The HB Solar Solution Mine ramp-up is scheduled to look like this:
a) 2013 = a modest amount of production, beginning in November
b) 2014 = producing 100,000 to 150,000 additional tons
c) 2015 = ramping up to 150,000 to 200,000 tons
Intrepid expects / predicts a production cost of $60 - $80 per ton. While there are no guarantees, they believe they have 5 million tons in reserves.
Intrepid is 1 of 2 producers of “Langbenite” (sulfate of potash magnesia), a specialty fertilizer that contains potassium, magnesium and sulfate. They offer their product under the Trio TM and Intrepid Trio ® brands.
Dealers' and farmers' recognition of the added value of magnesium and sulfate from this specialty product has translated into higher prices in 8 consecutive quarters. Trio® has increased from $236 per ton in 2011 to $329 per ton in 2012.
Trio was selling for $347 per ton in Q4; production was 43,000 tons versus 28,000 in the comparable quarter. Intrepid expects to sell 100% of the Trio they produce in 2013.
3) Strategic Asset
Economic potash deposits are scarce, deep in the earth, and geographically concentrated.
Virtually all of the world’s potash is currently extracted from 20 commercial deposits. At present, many of the un-exploited deposits are in Argentina, Ethiopia, Congo, and Kazakhstan.
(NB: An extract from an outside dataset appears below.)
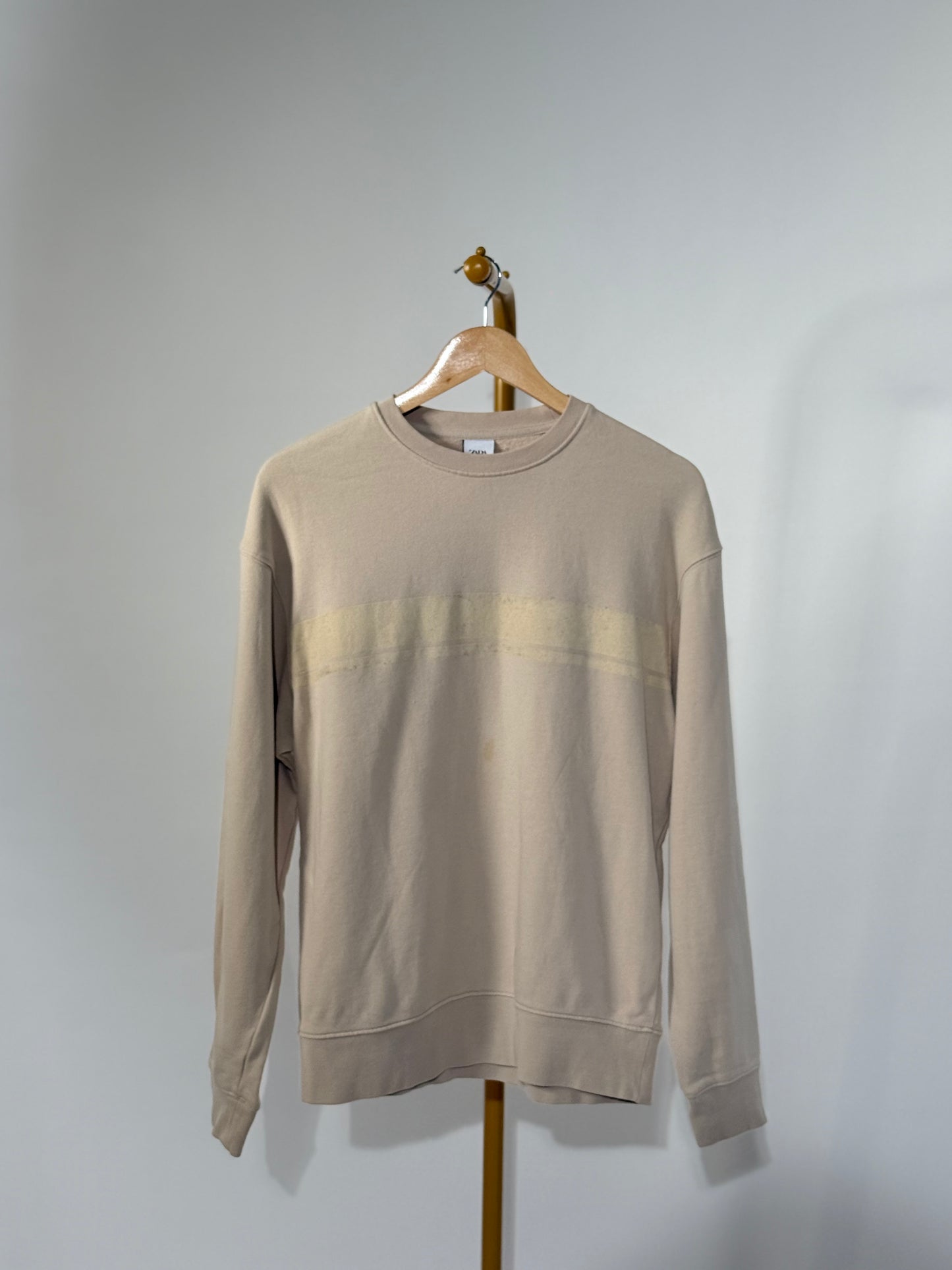 Zara Long Sleeve Shirt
When you think “politically friendly,” these are not the countries that come to mind.
Intrepid pitches itself as a “geographically advantaged” potash company. They’re good for about 9.4% of USA’s production. Intrepid’s close proximity to their largest customers has helped them become North America’s highest margin producer. Compared to their NA peers— Intrepid is making about 15% ($68) more per ton, for three years in a row.
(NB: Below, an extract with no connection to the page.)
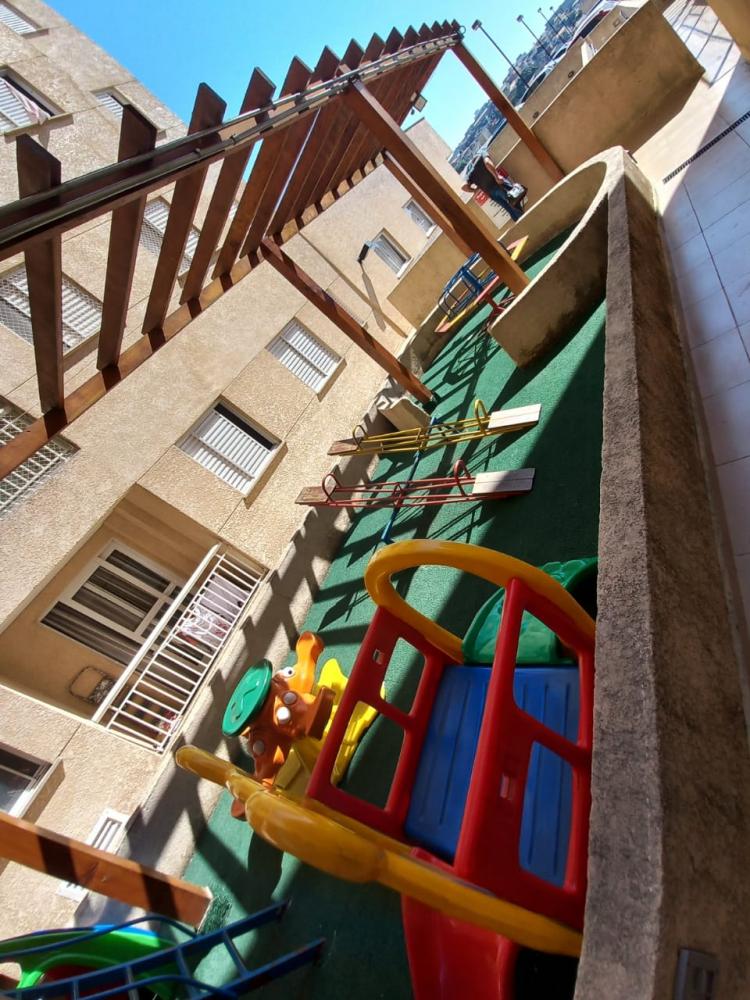Apartamento - Locação, JD Novo Osasco, Osasco, SP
4) India’s Crop Yields Suck
According to a Potash Corp. (NYSE: POT) presentation highlighting crop yields:
*tons of grain per ton of fertilizer
30 to 1 = US
25 to 1 = World
15 to 1 = India
Potash believes that pressure is building for India to take measures that will improve its crop yield; perhaps a change in subsidies. It’s positive spin, but softer potash prices have the potential to increase customer engagement globally. India consumed 6 ½ million tons of potash at the peak and 3 million tons in 2012. Potash Corp. is predicting a 50% increase in purchases from India this year—somewhere in the 4 ½ to 5 million range.
Credit Agricole estimates that every $10 drop in potash reduces POT’s earnings by $0.07. Canpotex most recent six month contract to sell up to 1.1 million tons at $400 is down from $520 in Q1 2012.
Ultimately, with Potash and Mosaic sending increasing amounts to India and abroad… Intrepid has more room to breathe in the US as International buyers return to the market.
5) The Food Story
Mosaic (NYSE: MOS) took the opportunity to remind analysts about the food story at Citi’s Basic Materials Symposium; and who better to tell that story than the company “Helping the World Grow the Food It Needs”.
Without crop nutrients, plants will not grow the way they do today. In fact, Mosaic’s Joc O’Rourke says that 40 – 60% of a crops overall yield is attributable to nutrients. With little to no new arable land being created, the world’s population will continue to rely on advancements in seed quality and a plentiful amount of crop nutrients to help put food on the table.
Mosaic shareholders should be aware that in May 2013 members of the Cargill family have the right to dispose up to 43 million shares of MOS. If they head for the exits, expect some softness in the share price.
Intrepid, weighing in at a mere $1.5 billion market cap is punching above its weight class when compared to heavyweights like Mosaic ($25 billion) and Potash ($35 billion).
Since 2007, Intrepid has invested $500 million into their facilities to improve evaporation rates, recovery rates, and operating rates. With the M&A market heating up… Intrepid would be an easy nutrient to digest for practically any player interested in securing a position in the potash game. CEO Robert P. Jornayvaz III does own a respectable 14% of Intrepid Potash— enough to lend confidence to passive investors and not enough to derail a takeover.